### Work to be completed
All of the entries below need to be repeated exactly.

[Collected data]
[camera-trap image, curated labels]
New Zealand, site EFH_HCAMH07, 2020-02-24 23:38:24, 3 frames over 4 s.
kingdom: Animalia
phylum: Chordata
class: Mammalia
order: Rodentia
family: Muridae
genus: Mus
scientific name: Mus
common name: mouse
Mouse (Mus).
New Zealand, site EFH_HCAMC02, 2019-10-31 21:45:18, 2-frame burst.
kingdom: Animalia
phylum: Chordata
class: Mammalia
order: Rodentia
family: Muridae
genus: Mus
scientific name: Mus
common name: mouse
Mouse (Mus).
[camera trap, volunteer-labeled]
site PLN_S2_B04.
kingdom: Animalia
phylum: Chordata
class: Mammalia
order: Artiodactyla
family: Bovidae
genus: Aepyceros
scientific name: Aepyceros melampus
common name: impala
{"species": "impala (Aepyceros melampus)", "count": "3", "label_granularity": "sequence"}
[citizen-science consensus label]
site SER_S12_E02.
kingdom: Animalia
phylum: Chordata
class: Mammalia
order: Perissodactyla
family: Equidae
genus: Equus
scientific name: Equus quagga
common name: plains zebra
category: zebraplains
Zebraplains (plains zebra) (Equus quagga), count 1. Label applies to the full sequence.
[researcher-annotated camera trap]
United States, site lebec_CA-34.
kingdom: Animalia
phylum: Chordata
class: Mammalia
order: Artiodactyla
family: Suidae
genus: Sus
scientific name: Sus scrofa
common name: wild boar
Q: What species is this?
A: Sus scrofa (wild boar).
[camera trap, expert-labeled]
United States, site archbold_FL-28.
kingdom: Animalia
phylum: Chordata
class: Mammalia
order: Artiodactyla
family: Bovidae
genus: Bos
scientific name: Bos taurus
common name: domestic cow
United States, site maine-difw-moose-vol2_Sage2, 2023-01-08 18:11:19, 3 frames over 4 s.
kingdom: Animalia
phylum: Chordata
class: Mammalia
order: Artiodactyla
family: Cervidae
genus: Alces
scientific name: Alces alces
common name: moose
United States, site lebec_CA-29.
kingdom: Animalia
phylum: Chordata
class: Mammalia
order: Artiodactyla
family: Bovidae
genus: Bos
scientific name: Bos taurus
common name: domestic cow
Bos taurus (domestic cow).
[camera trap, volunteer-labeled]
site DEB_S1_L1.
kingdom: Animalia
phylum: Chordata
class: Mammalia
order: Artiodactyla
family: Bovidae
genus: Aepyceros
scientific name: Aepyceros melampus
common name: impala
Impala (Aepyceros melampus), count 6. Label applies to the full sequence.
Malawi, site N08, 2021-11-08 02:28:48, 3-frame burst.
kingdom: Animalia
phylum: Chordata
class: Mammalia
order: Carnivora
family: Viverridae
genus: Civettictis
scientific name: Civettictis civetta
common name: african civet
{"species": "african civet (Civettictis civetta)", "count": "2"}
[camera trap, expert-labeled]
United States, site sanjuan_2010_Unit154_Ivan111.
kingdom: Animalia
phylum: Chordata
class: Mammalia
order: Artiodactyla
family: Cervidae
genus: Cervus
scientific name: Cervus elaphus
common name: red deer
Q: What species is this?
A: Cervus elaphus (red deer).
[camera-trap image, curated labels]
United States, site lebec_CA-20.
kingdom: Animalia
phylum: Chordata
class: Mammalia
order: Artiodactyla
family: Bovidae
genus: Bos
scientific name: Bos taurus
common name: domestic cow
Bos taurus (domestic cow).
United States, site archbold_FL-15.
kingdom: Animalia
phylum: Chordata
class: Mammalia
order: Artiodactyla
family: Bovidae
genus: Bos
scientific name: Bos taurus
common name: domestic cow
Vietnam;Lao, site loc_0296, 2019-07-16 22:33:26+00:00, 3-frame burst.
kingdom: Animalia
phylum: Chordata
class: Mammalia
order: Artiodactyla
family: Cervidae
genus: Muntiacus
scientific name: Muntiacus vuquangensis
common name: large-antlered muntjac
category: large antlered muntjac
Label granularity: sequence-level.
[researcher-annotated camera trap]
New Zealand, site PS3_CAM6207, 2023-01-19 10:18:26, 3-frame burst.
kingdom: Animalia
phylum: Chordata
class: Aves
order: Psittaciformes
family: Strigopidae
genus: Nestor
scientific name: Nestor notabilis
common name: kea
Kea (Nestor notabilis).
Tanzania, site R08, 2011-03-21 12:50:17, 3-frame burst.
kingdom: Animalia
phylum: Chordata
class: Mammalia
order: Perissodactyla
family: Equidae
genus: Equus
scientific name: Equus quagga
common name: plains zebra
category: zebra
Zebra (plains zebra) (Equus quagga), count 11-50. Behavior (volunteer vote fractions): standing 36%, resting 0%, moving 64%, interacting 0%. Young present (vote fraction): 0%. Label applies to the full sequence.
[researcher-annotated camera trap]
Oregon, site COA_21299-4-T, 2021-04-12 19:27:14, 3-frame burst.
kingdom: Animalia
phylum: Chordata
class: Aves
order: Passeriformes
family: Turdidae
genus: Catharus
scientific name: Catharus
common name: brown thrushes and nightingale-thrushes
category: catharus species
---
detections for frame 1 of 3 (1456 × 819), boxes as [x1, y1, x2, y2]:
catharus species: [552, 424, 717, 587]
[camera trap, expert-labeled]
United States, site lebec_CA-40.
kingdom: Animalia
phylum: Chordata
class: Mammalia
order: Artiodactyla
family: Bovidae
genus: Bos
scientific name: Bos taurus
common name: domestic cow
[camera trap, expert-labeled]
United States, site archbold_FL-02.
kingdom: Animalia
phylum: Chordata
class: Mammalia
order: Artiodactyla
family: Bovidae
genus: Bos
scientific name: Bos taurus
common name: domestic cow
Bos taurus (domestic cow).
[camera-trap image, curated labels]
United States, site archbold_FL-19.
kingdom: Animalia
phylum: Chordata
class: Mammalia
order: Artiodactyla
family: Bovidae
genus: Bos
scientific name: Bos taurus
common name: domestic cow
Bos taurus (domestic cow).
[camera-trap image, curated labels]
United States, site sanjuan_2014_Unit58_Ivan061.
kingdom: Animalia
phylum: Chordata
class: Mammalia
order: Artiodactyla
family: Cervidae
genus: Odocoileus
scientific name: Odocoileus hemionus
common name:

### Solved exercise
[camera-trap image, curated labels]
New Zealand, site EFH_HCAMH07, 2020-02-24 23:38:24, 3 frames over 4 s.
kingdom: Animalia
phylum: Chordata
class: Mammalia
order: Rodentia
family: Muridae
genus: Mus
scientific name: Mus
common name: mouse
Mouse (Mus).
New Zealand, site EFH_HCAMC02, 2019-10-31 21:45:18, 2-frame burst.
kingdom: Animalia
phylum: Chordata
class: Mammalia
order: Rodentia
family: Muridae
genus: Mus
scientific name: Mus
common name: mouse
Mouse (Mus).
[camera trap, volunteer-labeled]
site PLN_S2_B04.
kingdom: Animalia
phylum: Chordata
class: Mammalia
order: Artiodactyla
family: Bovidae
genus: Aepyceros
scientific name: Aepyceros melampus
common name: impala
{"species": "impala (Aepyceros melampus)", "count": "3", "label_granularity": "sequence"}
[citizen-science consensus label]
site SER_S12_E02.
kingdom: Animalia
phylum: Chordata
class: Mammalia
order: Perissodactyla
family: Equidae
genus: Equus
scientific name: Equus quagga
common name: plains zebra
category: zebraplains
Zebraplains (plains zebra) (Equus quagga), count 1. Label applies to the full sequence.
[researcher-annotated camera trap]
United States, site lebec_CA-34.
kingdom: Animalia
phylum: Chordata
class: Mammalia
order: Artiodactyla
family: Suidae
genus: Sus
scientific name: Sus scrofa
common name: wild boar
Q: What species is this?
A: Sus scrofa (wild boar).
[camera trap, expert-labeled]
United States, site archbold_FL-28.
kingdom: Animalia
phylum: Chordata
class: Mammalia
order: Artiodactyla
family: Bovidae
genus: Bos
scientific name: Bos taurus
common name: domestic cow
United States, site maine-difw-moose-vol2_Sage2, 2023-01-08 18:11:19, 3 frames over 4 s.
kingdom: Animalia
phylum: Chordata
class: Mammalia
order: Artiodactyla
family: Cervidae
genus: Alces
scientific name: Alces alces
common name: moose
United States, site lebec_CA-29.
kingdom: Animalia
phylum: Chordata
class: Mammalia
order: Artiodactyla
family: Bovidae
genus: Bos
scientific name: Bos taurus
common name: domestic cow
Bos taurus (domestic cow).
[camera trap, volunteer-labeled]
site DEB_S1_L1.
kingdom: Animalia
phylum: Chordata
class: Mammalia
order: Artiodactyla
family: Bovidae
genus: Aepyceros
scientific name: Aepyceros melampus
common name: impala
Impala (Aepyceros melampus), count 6. Label applies to the full sequence.
Malawi, site N08, 2021-11-08 02:28:48, 3-frame burst.
kingdom: Animalia
phylum: Chordata
class: Mammalia
order: Carnivora
family: Viverridae
genus: Civettictis
scientific name: Civettictis civetta
common name: african civet
{"species": "african civet (Civettictis civetta)", "count": "2"}
[camera trap, expert-labeled]
United States, site sanjuan_2010_Unit154_Ivan111.
kingdom: Animalia
phylum: Chordata
class: Mammalia
order: Artiodactyla
family: Cervidae
genus: Cervus
scientific name: Cervus elaphus
common name: red deer
Q: What species is this?
A: Cervus elaphus (red deer).
[camera-trap image, curated labels]
United States, site lebec_CA-20.
kingdom: Animalia
phylum: Chordata
class: Mammalia
order: Artiodactyla
family: Bovidae
genus: Bos
scientific name: Bos taurus
common name: domestic cow
Bos taurus (domestic cow).
United States, site archbold_FL-15.
kingdom: Animalia
phylum: Chordata
class: Mammalia
order: Artiodactyla
family: Bovidae
genus: Bos
scientific name: Bos taurus
common name: domestic cow
Vietnam;Lao, site loc_0296, 2019-07-16 22:33:26+00:00, 3-frame burst.
kingdom: Animalia
phylum: Chordata
class: Mammalia
order: Artiodactyla
family: Cervidae
genus: Muntiacus
scientific name: Muntiacus vuquangensis
common name: large-antlered muntjac
category: large antlered muntjac
Label granularity: sequence-level.
[researcher-annotated camera trap]
New Zealand, site PS3_CAM6207, 2023-01-19 10:18:26, 3-frame burst.
kingdom: Animalia
phylum: Chordata
class: Aves
order: Psittaciformes
family: Strigopidae
genus: Nestor
scientific name: Nestor notabilis
common name: kea
Kea (Nestor notabilis).
Tanzania, site R08, 2011-03-21 12:50:17, 3-frame burst.
kingdom: Animalia
phylum: Chordata
class: Mammalia
order: Perissodactyla
family: Equidae
genus: Equus
scientific name: Equus quagga
common name: plains zebra
category: zebra
Zebra (plains zebra) (Equus quagga), count 11-50. Behavior (volunteer vote fractions): standing 36%, resting 0%, moving 64%, interacting 0%. Young present (vote fraction): 0%. Label applies to the full sequence.
[researcher-annotated camera trap]
Oregon, site COA_21299-4-T, 2021-04-12 19:27:14, 3-frame burst.
kingdom: Animalia
phylum: Chordata
class: Aves
order: Passeriformes
family: Turdidae
genus: Catharus
scientific name: Catharus
common name: brown thrushes and nightingale-thrushes
category: catharus species
---
detections for frame 1 of 3 (1456 × 819), boxes as [x1, y1, x2, y2]:
catharus species: [552, 424, 717, 587]
[camera trap, expert-labeled]
United States, site lebec_CA-40.
kingdom: Animalia
phylum: Chordata
class: Mammalia
order: Artiodactyla
family: Bovidae
genus: Bos
scientific name: Bos taurus
common name: domestic cow
[camera trap, expert-labeled]
United States, site archbold_FL-02.
kingdom: Animalia
phylum: Chordata
class: Mammalia
order: Artiodactyla
family: Bovidae
genus: Bos
scientific name: Bos taurus
common name: domestic cow
Bos taurus (domestic cow).
[camera-trap image, curated labels]
United States, site archbold_FL-19.
kingdom: Animalia
phylum: Chordata
class: Mammalia
order: Artiodactyla
family: Bovidae
genus: Bos
scientific name: Bos taurus
common name: domestic cow
Bos taurus (domestic cow).
[camera-trap image, curated labels]
United States, site sanjuan_2014_Unit58_Ivan061.
kingdom: Animalia
phylum: Chordata
class: Mammalia
order: Artiodactyla
family: Cervidae
genus: Odocoileus
scientific name: Odocoileus hemionus
common name:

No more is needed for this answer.